[Saved entries]

━━━━

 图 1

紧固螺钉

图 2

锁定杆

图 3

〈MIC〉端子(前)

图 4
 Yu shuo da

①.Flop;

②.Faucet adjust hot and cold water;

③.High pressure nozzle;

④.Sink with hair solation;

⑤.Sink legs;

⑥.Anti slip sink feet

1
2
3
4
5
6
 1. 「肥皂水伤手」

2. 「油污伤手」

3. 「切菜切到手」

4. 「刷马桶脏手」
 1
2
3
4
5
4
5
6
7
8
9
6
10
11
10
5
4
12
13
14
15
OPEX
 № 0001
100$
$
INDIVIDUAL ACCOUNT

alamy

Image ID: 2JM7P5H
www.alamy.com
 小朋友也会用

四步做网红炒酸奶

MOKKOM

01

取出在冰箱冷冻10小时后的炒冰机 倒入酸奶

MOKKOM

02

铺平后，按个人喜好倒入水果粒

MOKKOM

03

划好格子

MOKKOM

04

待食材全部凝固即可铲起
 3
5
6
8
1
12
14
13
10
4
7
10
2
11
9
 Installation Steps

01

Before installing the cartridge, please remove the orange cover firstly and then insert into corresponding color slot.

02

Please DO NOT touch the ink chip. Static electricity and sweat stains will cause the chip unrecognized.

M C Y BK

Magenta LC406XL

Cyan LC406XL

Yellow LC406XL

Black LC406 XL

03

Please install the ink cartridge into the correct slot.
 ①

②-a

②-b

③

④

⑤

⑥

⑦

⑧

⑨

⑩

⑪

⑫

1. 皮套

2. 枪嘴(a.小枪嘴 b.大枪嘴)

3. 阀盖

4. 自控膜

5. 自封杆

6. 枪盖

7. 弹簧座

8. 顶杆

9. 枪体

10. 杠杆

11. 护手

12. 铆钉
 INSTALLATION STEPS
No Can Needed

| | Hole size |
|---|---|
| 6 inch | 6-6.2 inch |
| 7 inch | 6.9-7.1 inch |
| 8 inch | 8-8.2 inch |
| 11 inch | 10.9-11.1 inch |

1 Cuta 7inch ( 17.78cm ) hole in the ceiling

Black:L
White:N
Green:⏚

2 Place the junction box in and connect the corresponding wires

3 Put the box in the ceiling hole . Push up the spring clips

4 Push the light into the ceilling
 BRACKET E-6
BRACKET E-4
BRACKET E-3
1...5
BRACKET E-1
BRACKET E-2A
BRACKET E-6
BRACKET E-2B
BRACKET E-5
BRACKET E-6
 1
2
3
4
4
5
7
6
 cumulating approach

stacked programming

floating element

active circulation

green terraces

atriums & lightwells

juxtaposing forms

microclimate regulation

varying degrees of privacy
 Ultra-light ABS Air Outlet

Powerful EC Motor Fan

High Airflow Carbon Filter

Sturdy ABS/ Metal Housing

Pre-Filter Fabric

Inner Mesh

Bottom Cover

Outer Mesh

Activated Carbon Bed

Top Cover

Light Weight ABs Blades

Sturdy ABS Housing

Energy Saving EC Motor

━━━━

_THE TASK_
The response should consist of every record above, reproduced exactly.

_ANSWER TO THIS PROBLEM_
 图 1

紧固螺钉

图 2

锁定杆

图 3

〈MIC〉端子(前)

图 4
 Yu shuo da

①.Flop;

②.Faucet adjust hot and cold water;

③.High pressure nozzle;

④.Sink with hair solation;

⑤.Sink legs;

⑥.Anti slip sink feet

1
2
3
4
5
6
 1. 「肥皂水伤手」

2. 「油污伤手」

3. 「切菜切到手」

4. 「刷马桶脏手」
 1
2
3
4
5
4
5
6
7
8
9
6
10
11
10
5
4
12
13
14
15
OPEX
 № 0001
100$
$
INDIVIDUAL ACCOUNT

alamy

Image ID: 2JM7P5H
www.alamy.com
 小朋友也会用

四步做网红炒酸奶

MOKKOM

01

取出在冰箱冷冻10小时后的炒冰机 倒入酸奶

MOKKOM

02

铺平后，按个人喜好倒入水果粒

MOKKOM

03

划好格子

MOKKOM

04

待食材全部凝固即可铲起
 3
5
6
8
1
12
14
13
10
4
7
10
2
11
9
 Installation Steps

01

Before installing the cartridge, please remove the orange cover firstly and then insert into corresponding color slot.

02

Please DO NOT touch the ink chip. Static electricity and sweat stains will cause the chip unrecognized.

M C Y BK

Magenta LC406XL

Cyan LC406XL

Yellow LC406XL

Black LC406 XL

03

Please install the ink cartridge into the correct slot.
 ①

②-a

②-b

③

④

⑤

⑥

⑦

⑧

⑨

⑩

⑪

⑫

1. 皮套

2. 枪嘴(a.小枪嘴 b.大枪嘴)

3. 阀盖

4. 自控膜

5. 自封杆

6. 枪盖

7. 弹簧座

8. 顶杆

9. 枪体

10. 杠杆

11. 护手

12. 铆钉
 INSTALLATION STEPS
No Can Needed

| | Hole size |
|---|---|
| 6 inch | 6-6.2 inch |
| 7 inch | 6.9-7.1 inch |
| 8 inch | 8-8.2 inch |
| 11 inch | 10.9-11.1 inch |

1 Cuta 7inch ( 17.78cm ) hole in the ceiling

Black:L
White:N
Green:⏚

2 Place the junction box in and connect the corresponding wires

3 Put the box in the ceiling hole . Push up the spring clips

4 Push the light into the ceilling
 BRACKET E-6
BRACKET E-4
BRACKET E-3
1...5
BRACKET E-1
BRACKET E-2A
BRACKET E-6
BRACKET E-2B
BRACKET E-5
BRACKET E-6
 1
2
3
4
4
5
7
6
 cumulating approach

stacked programming

floating element

active circulation

green terraces

atriums & lightwells

juxtaposing forms

microclimate regulation

varying degrees of privacy
 Ultra-light ABS Air Outlet

Powerful EC Motor Fan

High Airflow Carbon Filter

Sturdy ABS/ Metal Housing

Pre-Filter Fabric

Inner Mesh

Bottom Cover

Outer Mesh

Activated Carbon Bed

Top Cover

Light Weight ABs Blades

Sturdy ABS Housing

Energy Saving EC Motor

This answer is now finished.